Former employees, spouses, former spouses and dependent children are eligible, regardless of their health. There are exceptions: You cannot get COBRA if your employer no longer offers health insurance to current employees. You’re also out of luck if the company goes out of business. Federal employees are covered by a law similar to COBRA.
HOW LONG DOES IT LAST?
COBRA provides up to 18 months of coverage from the time you leave your job or drop to part-time status. The coverage lasts up to 36 months after you no longer qualify as a dependent on an employee’s policy. That includes, for example, a child who reaches the cutoff age for coverage or a former spouse who gets a divorce from the employee.
HOW MUCH DOES IT COST?
Probably more than you expect. You have to pay the employee’s and the employer’s share of the premium — or an average of $12,680 for families this year — plus up to 2% in administrative costs.

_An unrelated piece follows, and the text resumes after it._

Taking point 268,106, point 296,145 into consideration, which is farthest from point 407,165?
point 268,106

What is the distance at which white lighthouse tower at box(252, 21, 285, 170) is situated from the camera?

But legislation Congress passed earlier this year provides a 65% COBRA subsidy for up to nine months for people who lose their job between September 1, 2008, and December 31, 2009.
WHO SHOULD TAKE IT?
You can’t be rejected or charged more under COBRA because of your health, so it’s a good deal for people with medical conditions who might otherwise have a tough time finding affordable insurance. But if you’re healthy and live in a state with a competitive health-insurance market (which includes most states other than New York and New Jersey), you may find a better deal on your own.